I agree with this point in the column.
However I disagree totally with Ms. Montagu’s seeming to agree with that “even terrorists who have killed or maimed innocent people lie in beds not far from their victims, receiving the best professional care without regard to who they are or what they have done.”
How would parents like to have their daughter, who just gave birth, lie in a bed not too far from someone who might have just committed a murder? Judy, I always love your articles but this time I must disagree with a couple of your points.
Small wonder
“Woolly backs” (an occasional nickname for Leicester natives) would be horrified to hear their city described by David Newman as a small town, “European football or peace?

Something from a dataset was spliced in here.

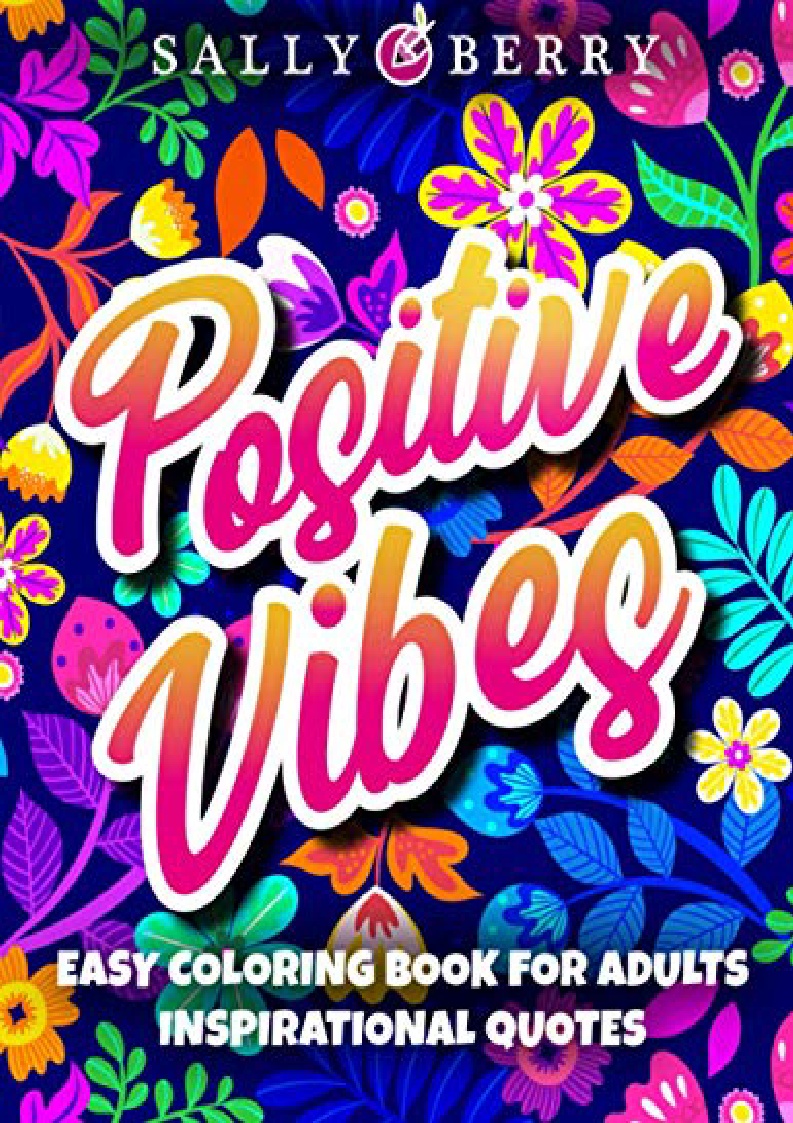 pdf download free easy coloring book for adults inspirational quotes simple large print coloring pages with positive and good vibes inspirational quotes twitter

It’s not even a question,” Borderline Views, April 19.
Leicester (pronounced Lester) is a thriving city with a population of more than 330,000, the 11th largest in England and the burial site of King Richard III.
As a long-time supporter of the Leicester City Football Club, despite living in Israel for 30 years, I concur with the author that this is the year of the minnows.
However whilst admiring the football achievements of Tottenham Hotspur, the best I can wish them is that they finish in second position in the Premier League.
Tsur Moshe
Won’t stop
Regarding “UNESCO adopts resolution ignoring Jewish ties to Temple Mount,” April 17, again I write to you as a licensed Israeli tour guide who goes up on the Temple Mount with groups.
We are always harassed and the so called “Palestinians guards” are always indignant at our being there.
We all behave ourselves. We dress properly, no crosses, no Jewish symbols and the kippot the men receive at the Western Wall are always confiscated.
Just last week a married couple posed for a picture. The husband put his arm around his wife for the picture.
Immediately out of no where comes a guard and sees me, the guide, and screams at me.
“Don’t you know this is a holy place?” I answer, “Yes, of course I know this, as the first and second temples were build here.”
Then his face turns red and he screams, “It is a lie!” My little group is amazed at this outbreak.
I look at them and say, “You see what we are up against here?” With this I am ordered off the mount and we were at the end of the tour so we left anyhow.
Can we ever put a stop to this?
Neve Ilan
Heed the call
In The Jerusalem Post April 21 article “AHLC: Pledges of $1.48b. for Gaza must be paid,” we learn that Borge Brende, the Norwegian foreign minister, has urged donor countries to make good on their pledges of financial assistance for the Gaza Strip.
I hope my tongue will cause no permanent damage to my cheek, when I express the hope that these donors will heed his admonition, otherwise the Gazans may have to curtail the construction of their attack tunnels under the Gaza Strip-Israel border.